Juste l'idée du moi fait exister le moi. Ca tiens à une p***** d'idée, ancienne et tenace.
Je cherche la perspective pour voir cette idée, mais ne trouve pas le bonne angle pour l'instant.
Juste l'idée du moi fait exister le moi... parce que le moi c'est juste l'idée du moi !
Pour reprendre la distinction entre expérience directe/indirecte, on pourrait dire que le moi "existe" indirectement (dans les pensées) mais qu'il n'existe pas directement (dans les perceptions). Ce qui est une façon de dire qu'il n'existe qu'en imagination, mais pas en réalité.

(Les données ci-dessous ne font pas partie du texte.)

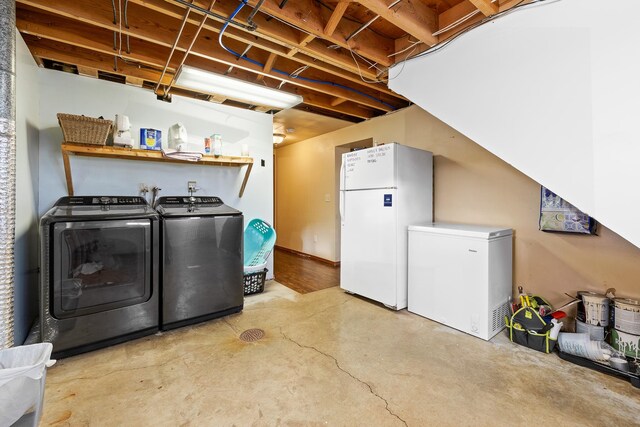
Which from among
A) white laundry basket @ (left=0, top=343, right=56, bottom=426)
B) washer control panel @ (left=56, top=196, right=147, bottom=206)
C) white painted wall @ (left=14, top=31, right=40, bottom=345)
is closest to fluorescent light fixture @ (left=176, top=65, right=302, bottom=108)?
white painted wall @ (left=14, top=31, right=40, bottom=345)

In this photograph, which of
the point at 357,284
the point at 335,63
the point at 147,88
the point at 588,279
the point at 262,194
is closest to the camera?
the point at 588,279

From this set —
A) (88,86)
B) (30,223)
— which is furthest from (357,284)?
(88,86)

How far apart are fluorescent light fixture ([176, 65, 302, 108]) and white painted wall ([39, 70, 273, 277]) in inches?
29.1

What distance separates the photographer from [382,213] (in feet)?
10.1

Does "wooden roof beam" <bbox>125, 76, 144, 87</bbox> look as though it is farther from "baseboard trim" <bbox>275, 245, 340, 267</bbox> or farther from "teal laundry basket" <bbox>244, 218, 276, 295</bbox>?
"baseboard trim" <bbox>275, 245, 340, 267</bbox>

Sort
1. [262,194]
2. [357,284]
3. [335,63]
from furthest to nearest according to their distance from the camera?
[262,194]
[357,284]
[335,63]

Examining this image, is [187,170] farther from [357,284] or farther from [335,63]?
[357,284]

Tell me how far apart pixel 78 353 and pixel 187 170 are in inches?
80.5

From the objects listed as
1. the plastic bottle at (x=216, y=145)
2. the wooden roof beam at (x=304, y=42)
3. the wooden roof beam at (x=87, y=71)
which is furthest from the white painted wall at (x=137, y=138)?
the wooden roof beam at (x=304, y=42)

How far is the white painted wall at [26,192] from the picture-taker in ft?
6.89

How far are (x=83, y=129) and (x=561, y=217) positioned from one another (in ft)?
13.9

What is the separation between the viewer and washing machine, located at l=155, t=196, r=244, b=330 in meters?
2.47

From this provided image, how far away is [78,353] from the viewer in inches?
83.6

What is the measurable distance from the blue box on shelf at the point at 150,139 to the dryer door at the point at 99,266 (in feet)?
3.23
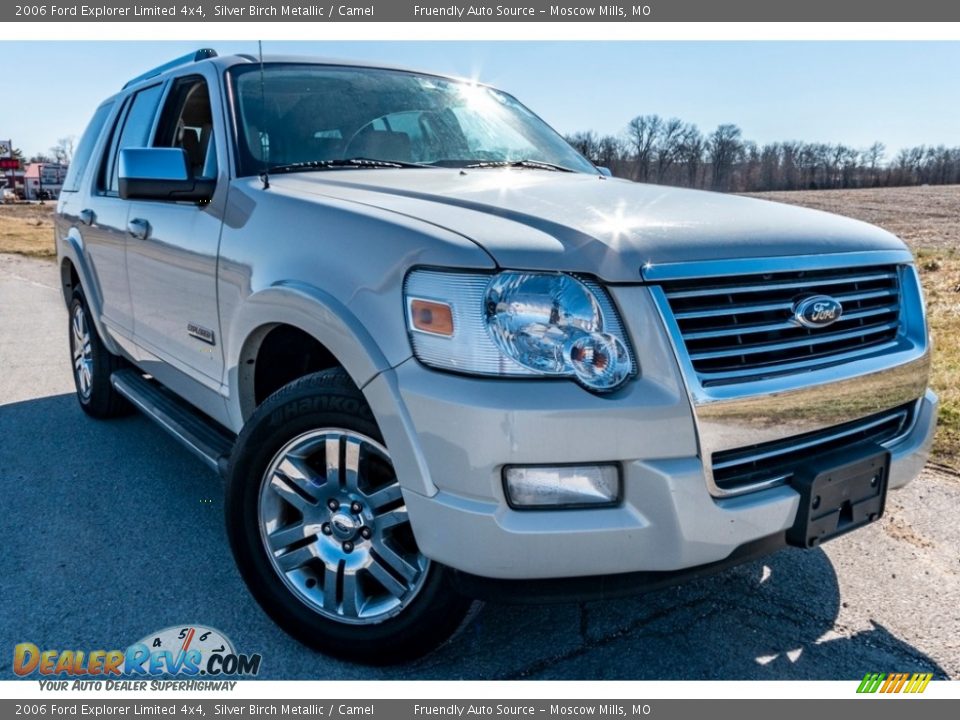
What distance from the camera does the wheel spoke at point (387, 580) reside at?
247cm

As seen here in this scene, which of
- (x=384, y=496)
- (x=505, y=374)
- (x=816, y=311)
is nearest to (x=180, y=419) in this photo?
(x=384, y=496)

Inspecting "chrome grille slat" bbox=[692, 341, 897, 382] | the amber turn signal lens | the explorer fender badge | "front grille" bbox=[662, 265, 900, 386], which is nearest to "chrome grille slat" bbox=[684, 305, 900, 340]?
"front grille" bbox=[662, 265, 900, 386]

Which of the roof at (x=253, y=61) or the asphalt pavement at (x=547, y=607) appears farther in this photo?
the roof at (x=253, y=61)

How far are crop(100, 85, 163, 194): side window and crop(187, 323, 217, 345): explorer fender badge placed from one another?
1.33m

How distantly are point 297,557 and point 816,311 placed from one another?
1.79m

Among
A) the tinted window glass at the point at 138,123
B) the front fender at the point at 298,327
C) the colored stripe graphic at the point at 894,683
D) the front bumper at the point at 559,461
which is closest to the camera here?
the front bumper at the point at 559,461

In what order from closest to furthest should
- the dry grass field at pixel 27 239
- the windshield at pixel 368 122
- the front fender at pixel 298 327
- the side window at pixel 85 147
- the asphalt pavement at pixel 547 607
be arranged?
the front fender at pixel 298 327 → the asphalt pavement at pixel 547 607 → the windshield at pixel 368 122 → the side window at pixel 85 147 → the dry grass field at pixel 27 239

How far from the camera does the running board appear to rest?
128 inches

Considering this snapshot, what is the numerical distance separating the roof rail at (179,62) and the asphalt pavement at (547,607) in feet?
6.99

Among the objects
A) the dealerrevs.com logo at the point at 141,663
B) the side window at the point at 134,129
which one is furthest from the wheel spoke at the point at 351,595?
the side window at the point at 134,129

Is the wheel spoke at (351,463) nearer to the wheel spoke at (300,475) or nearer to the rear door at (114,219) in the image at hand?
the wheel spoke at (300,475)

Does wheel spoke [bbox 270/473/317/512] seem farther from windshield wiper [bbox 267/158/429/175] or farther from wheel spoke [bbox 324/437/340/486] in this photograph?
windshield wiper [bbox 267/158/429/175]

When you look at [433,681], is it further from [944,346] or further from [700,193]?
[944,346]

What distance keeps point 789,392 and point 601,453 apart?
0.63m
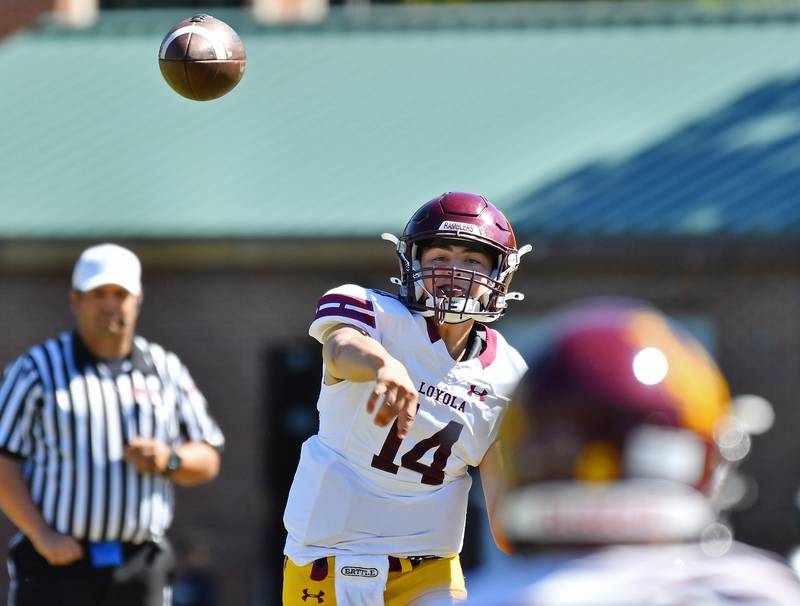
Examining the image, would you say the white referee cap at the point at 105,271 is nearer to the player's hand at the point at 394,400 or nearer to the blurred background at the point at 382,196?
the player's hand at the point at 394,400

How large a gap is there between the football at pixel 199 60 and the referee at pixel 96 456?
85 centimetres

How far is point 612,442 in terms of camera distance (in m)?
2.13

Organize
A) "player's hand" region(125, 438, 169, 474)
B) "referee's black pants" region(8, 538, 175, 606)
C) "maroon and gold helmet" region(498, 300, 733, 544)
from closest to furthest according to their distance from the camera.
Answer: "maroon and gold helmet" region(498, 300, 733, 544), "referee's black pants" region(8, 538, 175, 606), "player's hand" region(125, 438, 169, 474)

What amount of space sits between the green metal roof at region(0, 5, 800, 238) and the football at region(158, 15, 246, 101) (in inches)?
199

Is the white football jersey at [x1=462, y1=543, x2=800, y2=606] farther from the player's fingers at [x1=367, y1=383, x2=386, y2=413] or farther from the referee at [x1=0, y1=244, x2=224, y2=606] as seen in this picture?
the referee at [x1=0, y1=244, x2=224, y2=606]

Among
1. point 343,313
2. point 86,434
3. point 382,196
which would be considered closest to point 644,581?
point 343,313

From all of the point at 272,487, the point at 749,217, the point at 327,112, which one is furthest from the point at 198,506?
the point at 749,217

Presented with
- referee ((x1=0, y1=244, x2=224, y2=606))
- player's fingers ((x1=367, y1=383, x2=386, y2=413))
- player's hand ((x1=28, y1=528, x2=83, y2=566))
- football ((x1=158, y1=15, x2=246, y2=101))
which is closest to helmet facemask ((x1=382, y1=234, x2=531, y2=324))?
player's fingers ((x1=367, y1=383, x2=386, y2=413))

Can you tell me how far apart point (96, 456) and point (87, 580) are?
474mm

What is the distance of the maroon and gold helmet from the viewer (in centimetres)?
212

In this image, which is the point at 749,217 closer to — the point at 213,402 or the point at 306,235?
the point at 306,235

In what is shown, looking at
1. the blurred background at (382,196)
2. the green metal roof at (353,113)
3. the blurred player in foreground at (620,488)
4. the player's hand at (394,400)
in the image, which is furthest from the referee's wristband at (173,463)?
the green metal roof at (353,113)

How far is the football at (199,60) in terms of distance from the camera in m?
5.73

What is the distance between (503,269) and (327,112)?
7774 mm
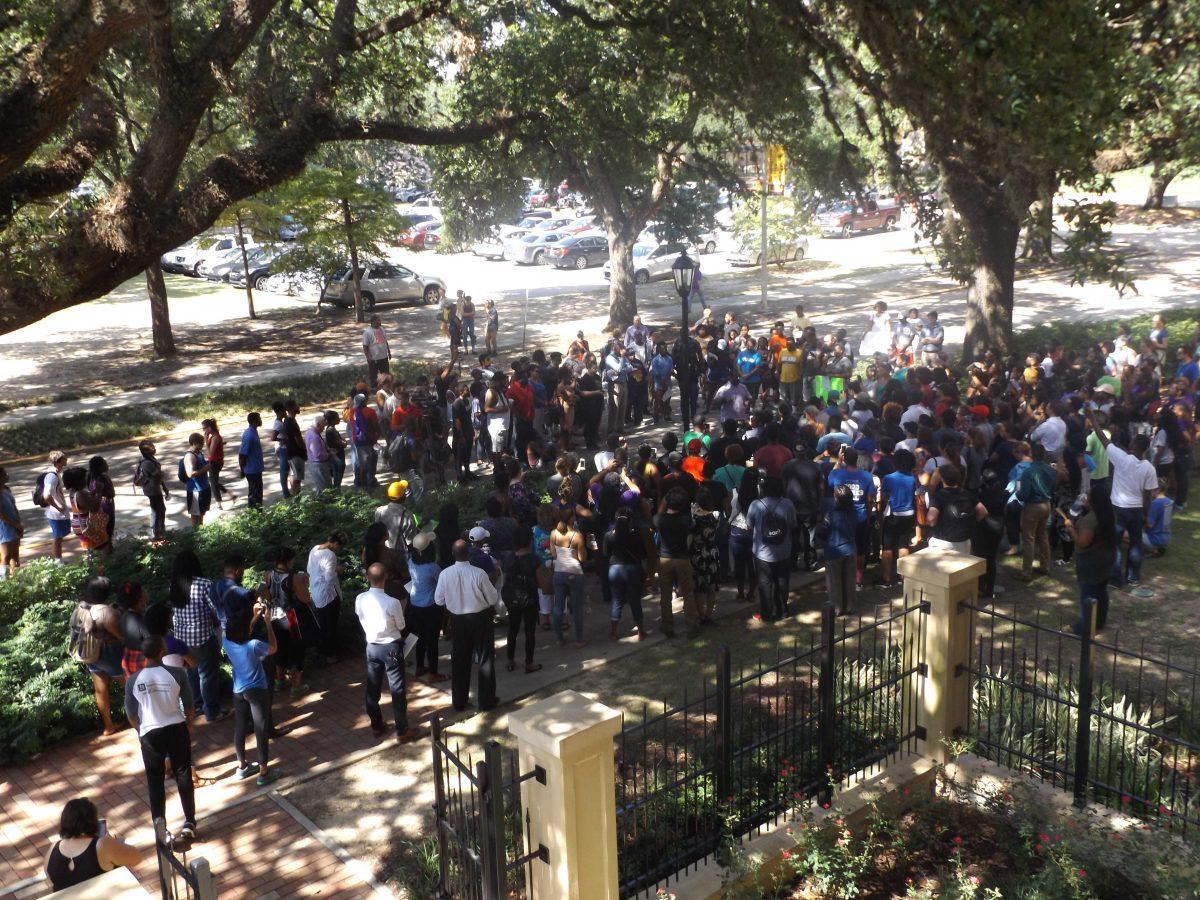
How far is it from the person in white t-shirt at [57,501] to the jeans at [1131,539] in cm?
1179

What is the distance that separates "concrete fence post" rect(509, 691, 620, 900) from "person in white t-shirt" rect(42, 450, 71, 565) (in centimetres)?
895

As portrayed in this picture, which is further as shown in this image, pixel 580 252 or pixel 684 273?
pixel 580 252

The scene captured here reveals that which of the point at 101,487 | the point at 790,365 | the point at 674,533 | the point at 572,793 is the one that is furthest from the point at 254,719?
the point at 790,365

Tant que tu restes dans la compréhension intellectuelle, tu restes dans le monde mental, le monde du moi. Et donc, en gros, tu es piégé parce que tu joues sur son terrain (virtuel). D'où la tension, la contraction, le stress.
La seule façon de s'en sortir, c'est de sortir du monde mental et donc, de revenir sur le terrain de l'expérience directe. De revenir au concret, à l'immédiat, aux sensations.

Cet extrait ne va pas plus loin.